Squadrick / shadesmar

Fast C++ IPC using shared memory
MIT License
550 stars 84 forks source link

Support zero-copy communication #43

Open Squadrick opened 4 years ago

Squadrick commented 4 years ago

Here's one way to achieve this:

Publisher p("topic");
void *ptr = p.get_msg(size);

ptr is allocated in the shared memory (using Allocator) and given to the user. We also assign an Element in the shared queue to ptr. We hold a writer lock on this element until ptr is published. We may need to update the base Element to add an extra field: is_zero_copied, so that the consumer can react accordingly.

auto obj = new (ptr) SomeClass( /* params */);
// update obj
p.zero_copy_publish(ptr); // releases the shared queue element lock

On the consumer side, we'll return a subclass of Memblock: ZeroCopyMemblock which will not have a no_delete() and will be deallocated at the end of the callback. We'll need to check the logic for locks as well.

Code path for copied-communication:

// element is the currently accessed shared queue position
Memblock memblock;
element.lock.acquire();
memcpy(element.ptr, memblock.ptr, element.size);
memblock.size = element.size;
element.lock.release();

callback(memblock);

if (memblock.should_free) {
   delete memblock;
}

New code path for zero-copy communication:

element.lock.acquire();
callback(ZeroCopyMemblock{element.ptr, element.size});
element.lock.release();

allocator.dealloc(element);

The above has been shown for pub-sub, but they can be extended to RPC too.

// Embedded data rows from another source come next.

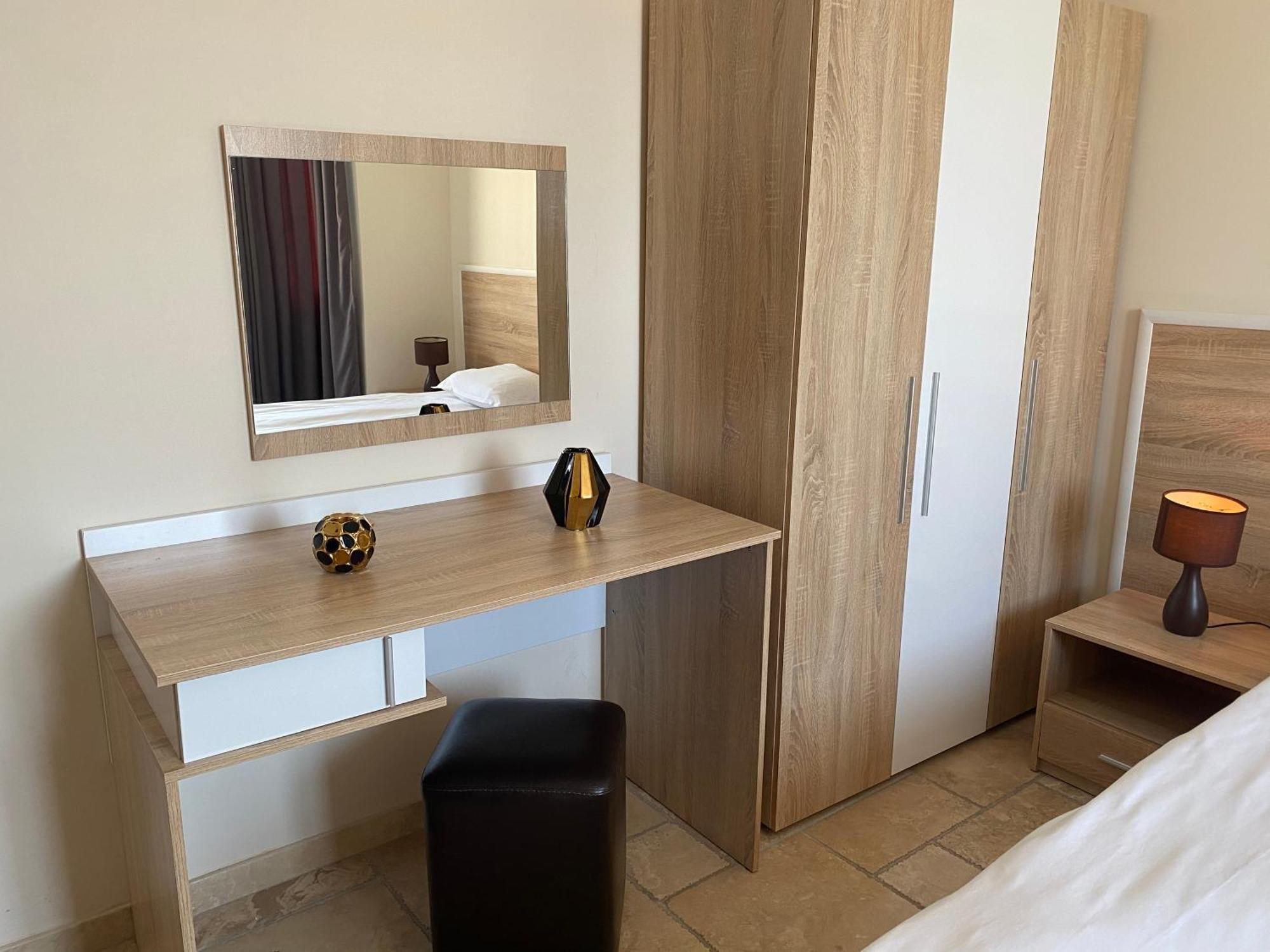 Sea View & Infinity Pool Apartments In Kaliakria Resort บัลชิค ภายนอก รูปภาพ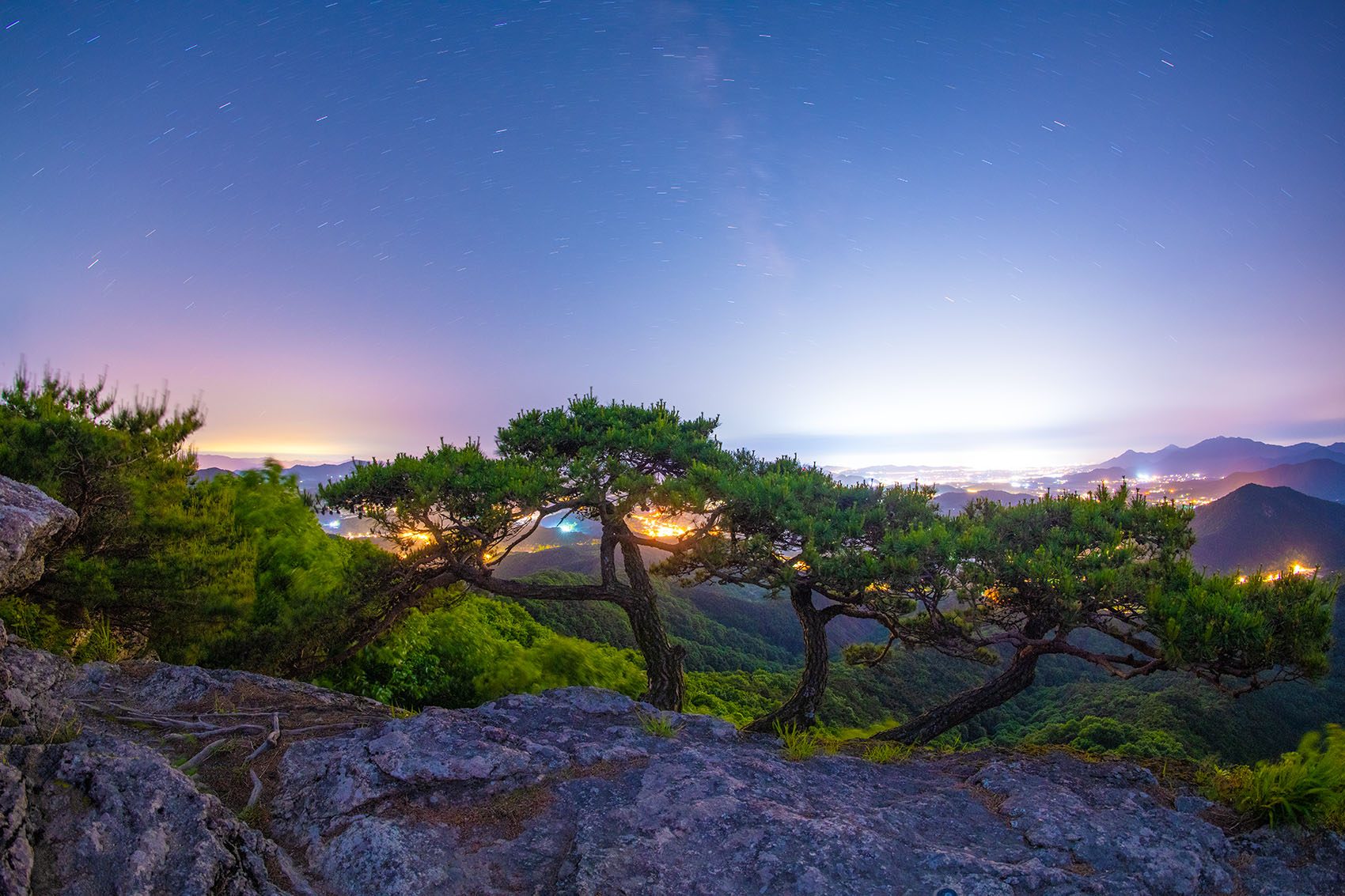 PHOTO BY  | NIKON D850 | 2024:05:18 03:31:41 | ISO-500 | 274/1 sec | f 5.6 | 12 mm | EV=0 | ● WIDTH:1700 pixels  HEIGHT:1133 pixels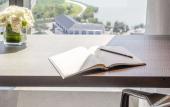 Туры в отель Pullman Jiaxing Pinghu Excellence
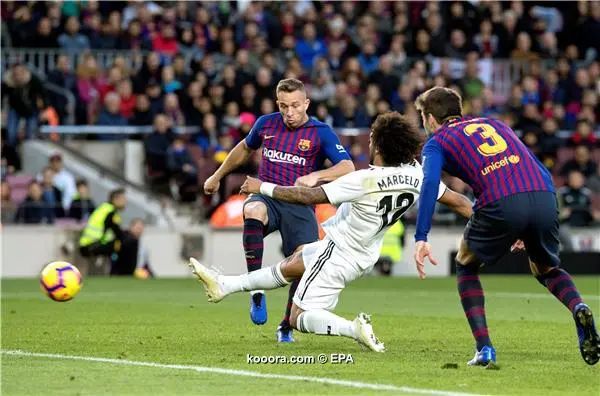 ?i=epa%2fsoccer%2f2018-10%2f2018-10-28%2f2018-10-28-07127143_epa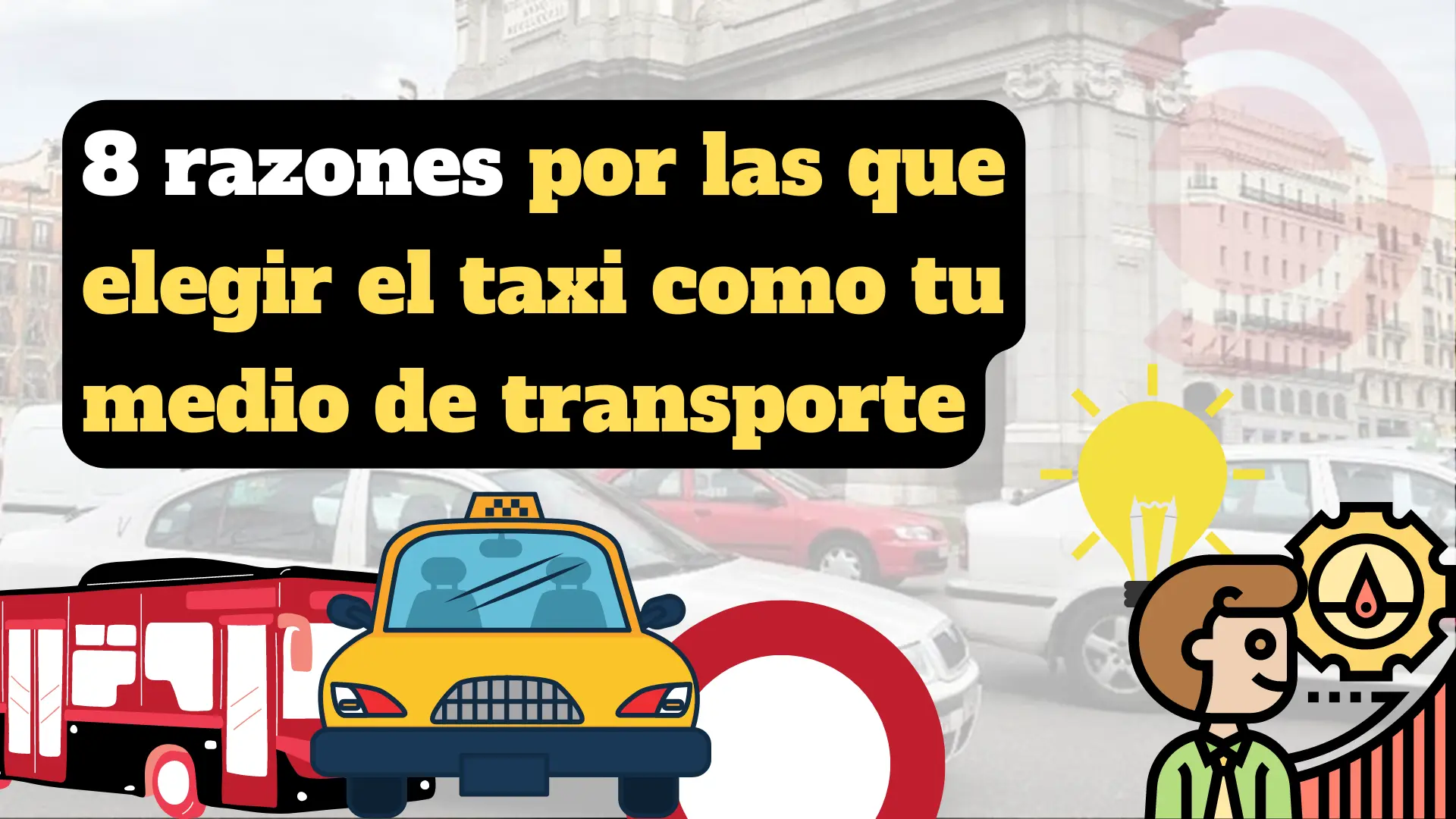 Fondo para tarjetas de taxi de turismo: Guía completa - Qué beneficios tiene un taxi fondo para tarjetas taxi de turismo - Qué beneficios tiene un taxi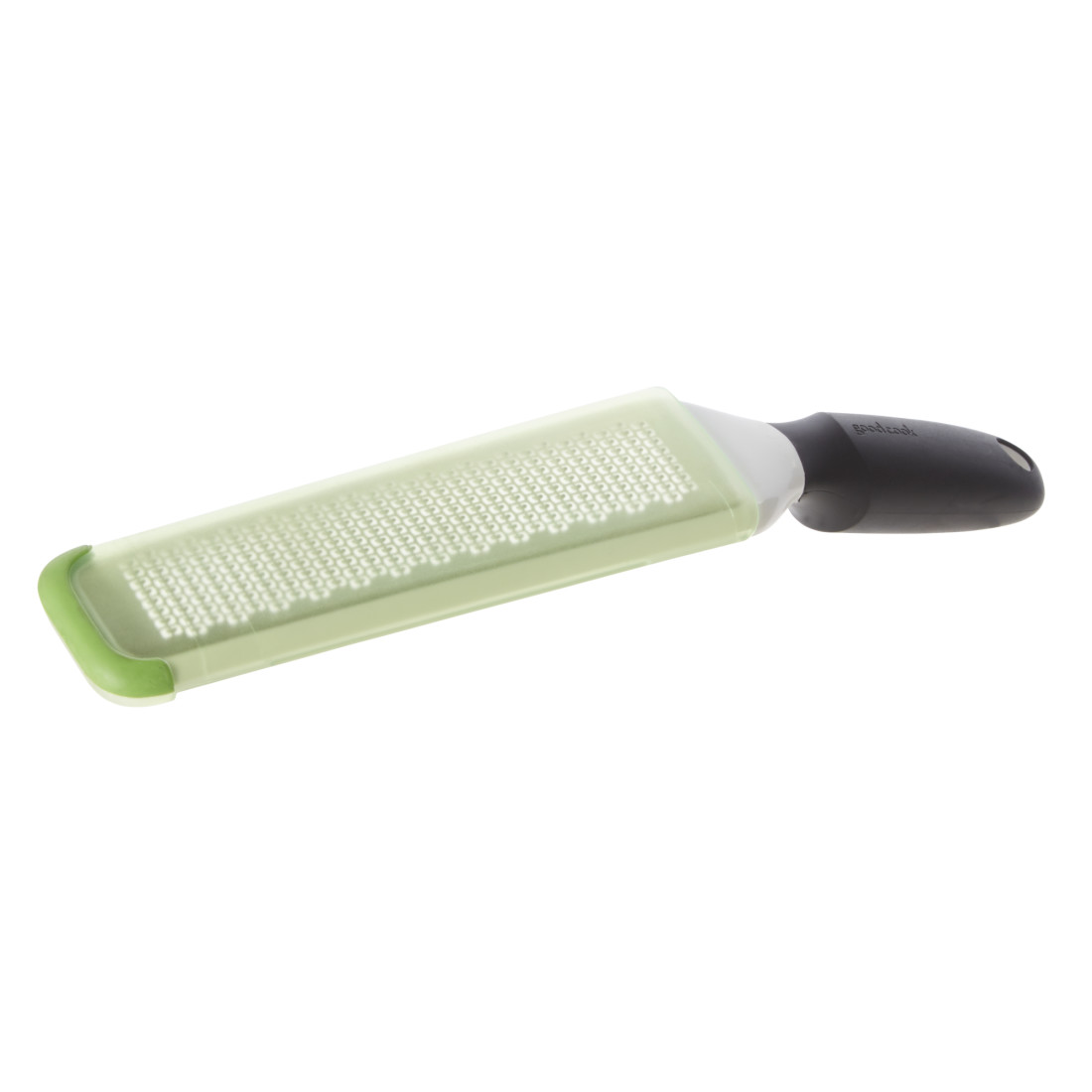 OXO Good Grips Etched Grater - Zester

Here's a problem, we can't free each message pointer independently. A message pointer can only be free after all preceding message allocations are released, which is due to the logic in which Allocator works. It is a strictly FIFO-based allocation strategy. For performance, we may want to consider moving to a more complex general-purpose allocator.

NOTE: Writing a general-purpose allocator to work on a single chunk of shared memory is very error-prone.

hugosenari commented 11 months ago

I discovered your lib because my thought was, if I cannot manage memory across process (without writing a custom memory allocator) what can I do to go faster than memcopy.

Andrei gives a good hint on how to write allocators in std::allocator Is to Allocation what std::vector Is to Vexation, his talk also fixed something that was nebulous in my mind: multiple strategies for multiple sizes.

So currently, I'm trying to find how large a memory block has to be, to zero copy makes sense.

And, how iceoryx does it?

flyonaie commented 4 months ago

"iceoryx" is a pre-allocated memory space.